# Text passage:

+ + +

Feature request for GGUF: store offset to tensor_data in the header #11737

certik · 2025-02-07T16:26:14Z

certik
Feb 7, 2025

When writing custom readers for GGUF, it would be very helpful to be able to skip the header and go directly to tensor_data to load all arrays (if I know their order and dimensions). Currently I have two options:

Either implement all metadata types and parse all of the header, even if I don't need it (this adds complexity to the reader)
Or store the offset to tensor_data as a first variable in the header (an example of this approach is here: https://github.com/certik/fastGPT/blob/7d96ec2e23b2a1a07aea625f72661d3f650c7ee5/driver.f90#L72)

+ + +

# Study material:
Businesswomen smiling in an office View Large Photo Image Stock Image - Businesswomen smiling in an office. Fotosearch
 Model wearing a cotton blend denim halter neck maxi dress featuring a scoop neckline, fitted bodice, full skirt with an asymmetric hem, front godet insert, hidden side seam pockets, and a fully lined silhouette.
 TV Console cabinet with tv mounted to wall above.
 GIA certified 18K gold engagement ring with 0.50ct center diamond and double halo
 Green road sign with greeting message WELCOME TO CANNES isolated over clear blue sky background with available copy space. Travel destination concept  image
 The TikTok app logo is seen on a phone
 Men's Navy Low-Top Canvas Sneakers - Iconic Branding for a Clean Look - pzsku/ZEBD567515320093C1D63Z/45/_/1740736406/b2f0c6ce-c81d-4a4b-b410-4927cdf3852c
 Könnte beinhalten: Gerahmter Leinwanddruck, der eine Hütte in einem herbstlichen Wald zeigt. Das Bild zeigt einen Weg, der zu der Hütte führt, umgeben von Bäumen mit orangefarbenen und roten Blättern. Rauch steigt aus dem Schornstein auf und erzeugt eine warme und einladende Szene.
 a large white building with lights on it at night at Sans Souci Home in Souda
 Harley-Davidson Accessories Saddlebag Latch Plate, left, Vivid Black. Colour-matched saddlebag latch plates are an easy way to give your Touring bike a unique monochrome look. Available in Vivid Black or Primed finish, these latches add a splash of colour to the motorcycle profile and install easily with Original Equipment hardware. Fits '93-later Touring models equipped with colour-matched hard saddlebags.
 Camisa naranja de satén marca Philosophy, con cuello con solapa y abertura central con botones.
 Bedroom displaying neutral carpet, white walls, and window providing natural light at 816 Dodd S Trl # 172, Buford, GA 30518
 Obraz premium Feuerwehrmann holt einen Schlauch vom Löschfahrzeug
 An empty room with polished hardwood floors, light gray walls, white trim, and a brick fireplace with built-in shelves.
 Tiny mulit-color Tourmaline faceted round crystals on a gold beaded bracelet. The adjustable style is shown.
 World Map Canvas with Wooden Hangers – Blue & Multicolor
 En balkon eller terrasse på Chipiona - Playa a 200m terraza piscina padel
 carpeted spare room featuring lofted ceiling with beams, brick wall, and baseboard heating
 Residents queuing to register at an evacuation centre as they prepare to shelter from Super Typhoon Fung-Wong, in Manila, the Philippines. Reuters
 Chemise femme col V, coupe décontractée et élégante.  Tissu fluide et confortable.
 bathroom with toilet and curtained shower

+ + +

# Activity:
From the GGUF feature request above, write out the stretch from "Feature request for" through "to the reader)" word for word.

# Reply:
Feature request for GGUF: store offset to tensor_data in the header #11737

certik · 2025-02-07T16:26:14Z

certik
Feb 7, 2025

When writing custom readers for GGUF, it would be very helpful to be able to skip the header and go directly to tensor_data to load all arrays (if I know their order and dimensions). Currently I have two options:

Either implement all metadata types and parse all of the header, even if I don't need it (this adds complexity to the reader)